D’ailleurs l’étape 7 est annulé pour cause de mauvais temps. Elle emprunté une grande partie de Via Ferrata et toutes les conditions de sécurités ne sont pas requises pour les concurrents.

Nous démarrons notre run vers les 15h, le soleil est voilé et la pluie tombe par intermittence. Notre étape débute au pied du lac Combal proche de Courmayeur. Une longue ligne droite en faux plat, permet de chauffer un peu. Mais il ne faudra pas attendre longtemps pour que le peloton s’emballe.
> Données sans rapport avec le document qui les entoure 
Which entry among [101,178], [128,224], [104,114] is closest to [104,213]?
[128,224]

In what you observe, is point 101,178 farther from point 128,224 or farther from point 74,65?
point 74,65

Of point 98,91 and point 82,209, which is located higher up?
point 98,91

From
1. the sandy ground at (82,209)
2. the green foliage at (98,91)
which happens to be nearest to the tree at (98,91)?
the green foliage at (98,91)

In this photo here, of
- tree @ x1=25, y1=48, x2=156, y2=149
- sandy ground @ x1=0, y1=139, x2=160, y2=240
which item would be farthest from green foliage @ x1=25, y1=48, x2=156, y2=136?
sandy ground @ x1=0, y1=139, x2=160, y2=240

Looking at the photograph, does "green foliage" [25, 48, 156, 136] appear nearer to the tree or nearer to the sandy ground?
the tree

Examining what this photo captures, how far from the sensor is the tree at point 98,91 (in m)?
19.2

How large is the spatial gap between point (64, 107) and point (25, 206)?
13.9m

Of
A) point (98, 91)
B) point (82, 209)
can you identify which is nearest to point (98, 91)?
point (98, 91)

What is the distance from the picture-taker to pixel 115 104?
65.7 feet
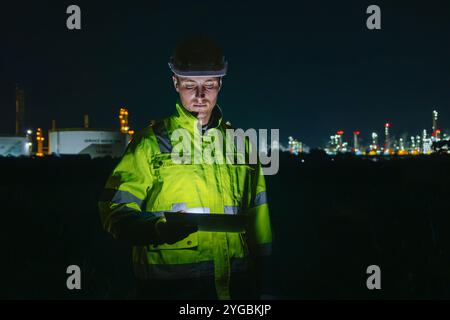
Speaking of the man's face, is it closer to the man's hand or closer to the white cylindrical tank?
the man's hand

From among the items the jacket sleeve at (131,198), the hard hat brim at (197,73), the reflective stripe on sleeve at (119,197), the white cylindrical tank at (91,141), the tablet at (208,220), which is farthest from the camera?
the white cylindrical tank at (91,141)

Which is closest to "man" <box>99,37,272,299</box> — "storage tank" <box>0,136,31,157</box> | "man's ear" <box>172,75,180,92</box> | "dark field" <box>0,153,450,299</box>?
"man's ear" <box>172,75,180,92</box>

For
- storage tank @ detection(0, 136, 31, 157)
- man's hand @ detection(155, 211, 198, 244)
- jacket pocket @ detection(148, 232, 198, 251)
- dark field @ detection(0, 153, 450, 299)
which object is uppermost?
storage tank @ detection(0, 136, 31, 157)

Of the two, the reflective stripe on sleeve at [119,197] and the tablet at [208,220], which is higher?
the reflective stripe on sleeve at [119,197]

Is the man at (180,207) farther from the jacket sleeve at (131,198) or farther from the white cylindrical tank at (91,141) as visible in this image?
the white cylindrical tank at (91,141)

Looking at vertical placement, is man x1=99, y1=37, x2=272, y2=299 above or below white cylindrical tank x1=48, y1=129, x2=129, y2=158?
below

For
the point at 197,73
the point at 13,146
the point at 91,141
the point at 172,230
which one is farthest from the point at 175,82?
the point at 13,146

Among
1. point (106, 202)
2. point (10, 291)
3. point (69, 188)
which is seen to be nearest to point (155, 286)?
point (106, 202)

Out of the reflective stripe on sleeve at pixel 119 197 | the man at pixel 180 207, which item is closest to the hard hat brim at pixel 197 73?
the man at pixel 180 207

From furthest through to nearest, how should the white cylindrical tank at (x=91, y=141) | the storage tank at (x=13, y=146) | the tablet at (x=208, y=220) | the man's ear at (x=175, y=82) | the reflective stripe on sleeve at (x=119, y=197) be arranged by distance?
the storage tank at (x=13, y=146) → the white cylindrical tank at (x=91, y=141) → the man's ear at (x=175, y=82) → the reflective stripe on sleeve at (x=119, y=197) → the tablet at (x=208, y=220)

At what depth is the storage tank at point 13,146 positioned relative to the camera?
61.0 meters

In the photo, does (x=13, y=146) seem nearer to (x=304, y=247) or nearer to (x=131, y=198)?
(x=304, y=247)

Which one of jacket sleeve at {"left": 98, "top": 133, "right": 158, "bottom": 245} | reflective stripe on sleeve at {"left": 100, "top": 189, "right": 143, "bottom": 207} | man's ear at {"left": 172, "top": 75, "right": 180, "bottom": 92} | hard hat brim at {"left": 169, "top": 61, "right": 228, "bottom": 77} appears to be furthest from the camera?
man's ear at {"left": 172, "top": 75, "right": 180, "bottom": 92}

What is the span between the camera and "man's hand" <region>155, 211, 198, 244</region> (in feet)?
8.18
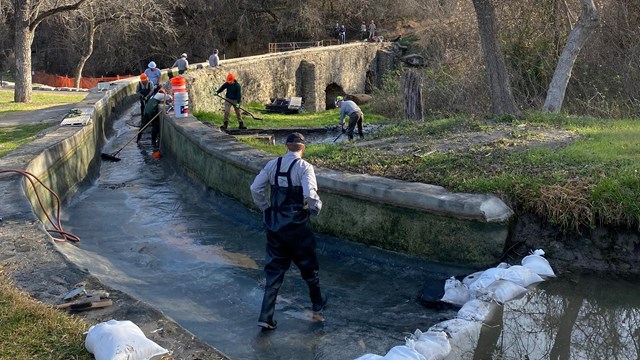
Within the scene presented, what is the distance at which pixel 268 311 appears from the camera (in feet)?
20.0

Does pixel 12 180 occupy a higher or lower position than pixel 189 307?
higher

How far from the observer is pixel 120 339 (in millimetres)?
4406

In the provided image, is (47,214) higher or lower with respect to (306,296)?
higher

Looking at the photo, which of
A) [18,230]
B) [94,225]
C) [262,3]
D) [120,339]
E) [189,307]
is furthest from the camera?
[262,3]

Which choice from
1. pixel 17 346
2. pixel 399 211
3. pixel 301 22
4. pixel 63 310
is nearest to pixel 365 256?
pixel 399 211

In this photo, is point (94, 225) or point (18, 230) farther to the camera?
point (94, 225)

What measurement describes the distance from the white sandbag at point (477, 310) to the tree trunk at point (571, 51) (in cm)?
1006

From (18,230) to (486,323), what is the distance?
15.4ft

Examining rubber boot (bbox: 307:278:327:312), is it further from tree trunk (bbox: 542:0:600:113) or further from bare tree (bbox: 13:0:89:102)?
bare tree (bbox: 13:0:89:102)

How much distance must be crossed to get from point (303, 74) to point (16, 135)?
2265cm

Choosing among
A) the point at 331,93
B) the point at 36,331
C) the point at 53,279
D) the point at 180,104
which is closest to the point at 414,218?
the point at 53,279

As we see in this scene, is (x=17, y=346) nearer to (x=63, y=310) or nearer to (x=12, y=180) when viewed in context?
(x=63, y=310)

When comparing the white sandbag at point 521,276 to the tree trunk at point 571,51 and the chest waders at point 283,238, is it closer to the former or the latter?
the chest waders at point 283,238

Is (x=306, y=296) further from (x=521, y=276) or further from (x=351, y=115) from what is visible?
(x=351, y=115)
Au bout de 5 mn, nous sommes à 15 Km/h et plus de la moitié du peloton saute ! Je résiste, histoire de prendre un peu d’avance.

Nous arrivons au pied de la montagne, une ascension bien pentue nous tend les bras… Certains courent sur la neige, d’autres font le tour en rallongeant une peu, mais permettant des vitesses plus élevés. Mais tous seront au sommet, pour de belles accolades !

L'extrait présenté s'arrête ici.